• [DIRECTIVE]:
Render the data as a two-column CSV with the header text,answer, starting at the line that has "How far is [266,399]" and continuing through the end of the data. Give one row per entry, put each field in quotation marks, and replace any line breaks with spaces.

++++++++++

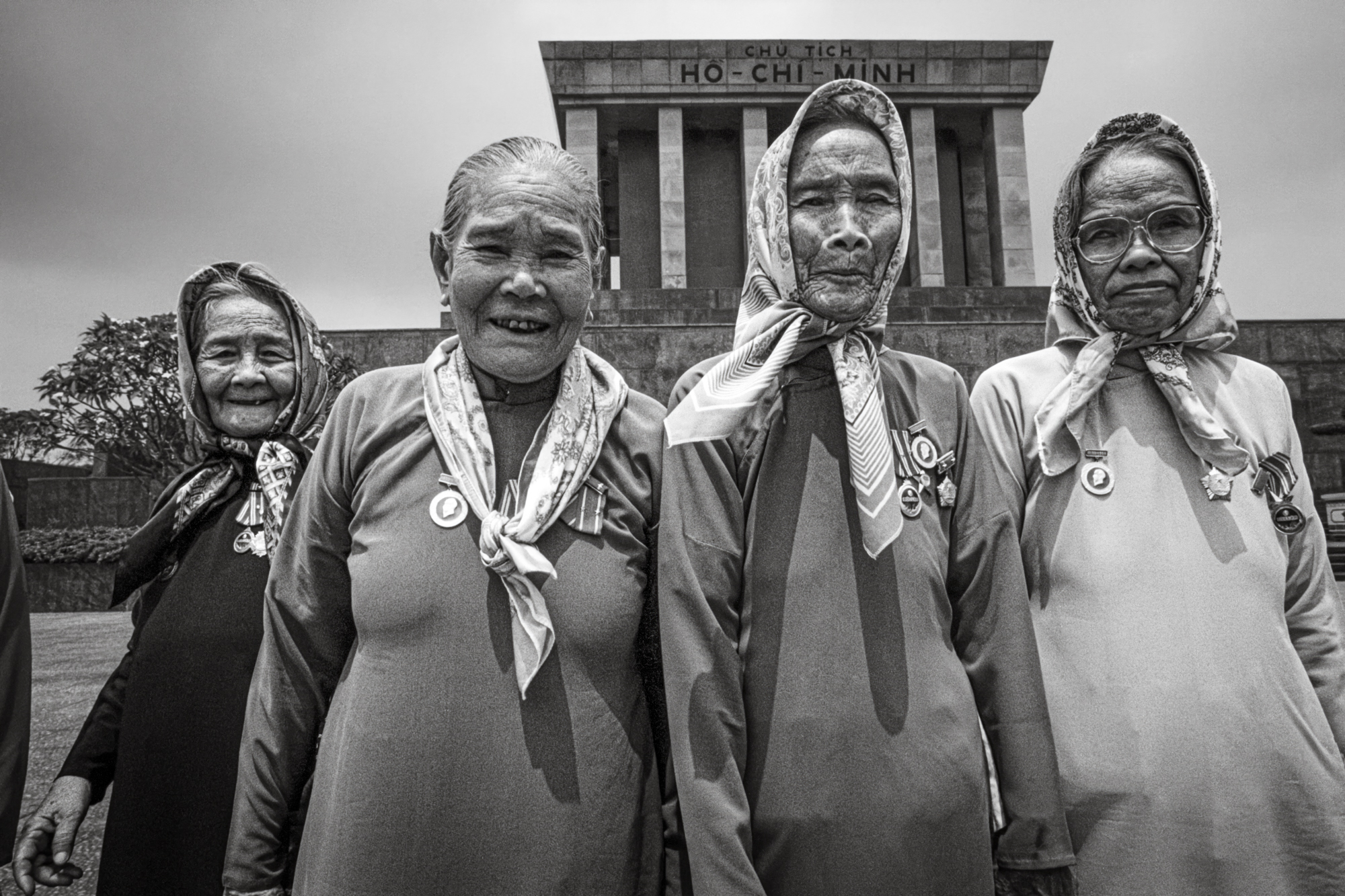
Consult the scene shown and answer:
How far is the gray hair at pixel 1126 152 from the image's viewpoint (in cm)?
241

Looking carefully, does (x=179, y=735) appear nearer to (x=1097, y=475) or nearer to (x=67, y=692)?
(x=1097, y=475)

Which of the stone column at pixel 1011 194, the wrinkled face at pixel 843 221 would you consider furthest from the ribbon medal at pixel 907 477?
the stone column at pixel 1011 194

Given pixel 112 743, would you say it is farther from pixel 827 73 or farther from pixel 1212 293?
pixel 827 73

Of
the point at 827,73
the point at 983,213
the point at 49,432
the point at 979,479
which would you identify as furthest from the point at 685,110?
the point at 979,479

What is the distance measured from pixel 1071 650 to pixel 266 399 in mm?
2324

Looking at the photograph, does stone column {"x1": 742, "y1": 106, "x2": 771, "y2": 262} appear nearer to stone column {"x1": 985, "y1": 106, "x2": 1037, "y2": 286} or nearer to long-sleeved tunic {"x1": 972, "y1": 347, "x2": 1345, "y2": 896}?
stone column {"x1": 985, "y1": 106, "x2": 1037, "y2": 286}

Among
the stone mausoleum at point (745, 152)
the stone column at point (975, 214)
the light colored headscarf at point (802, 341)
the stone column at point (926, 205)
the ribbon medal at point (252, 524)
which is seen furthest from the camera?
the stone column at point (975, 214)

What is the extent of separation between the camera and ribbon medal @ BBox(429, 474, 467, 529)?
6.32 feet

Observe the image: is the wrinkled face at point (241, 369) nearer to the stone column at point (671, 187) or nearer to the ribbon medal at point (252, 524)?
the ribbon medal at point (252, 524)

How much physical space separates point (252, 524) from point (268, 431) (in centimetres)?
32

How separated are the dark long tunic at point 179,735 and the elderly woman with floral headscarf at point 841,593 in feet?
4.10

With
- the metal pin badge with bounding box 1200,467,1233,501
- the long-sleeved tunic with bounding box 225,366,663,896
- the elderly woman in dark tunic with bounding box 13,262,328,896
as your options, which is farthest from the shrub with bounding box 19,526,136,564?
the metal pin badge with bounding box 1200,467,1233,501

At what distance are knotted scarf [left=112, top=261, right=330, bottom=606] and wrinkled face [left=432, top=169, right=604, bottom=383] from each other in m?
0.90

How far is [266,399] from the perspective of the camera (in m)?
2.77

++++++++++

• [FINISHED TASK]:
text,answer
"How far is [266,399] from the perspective of the camera (in m)?","2.77"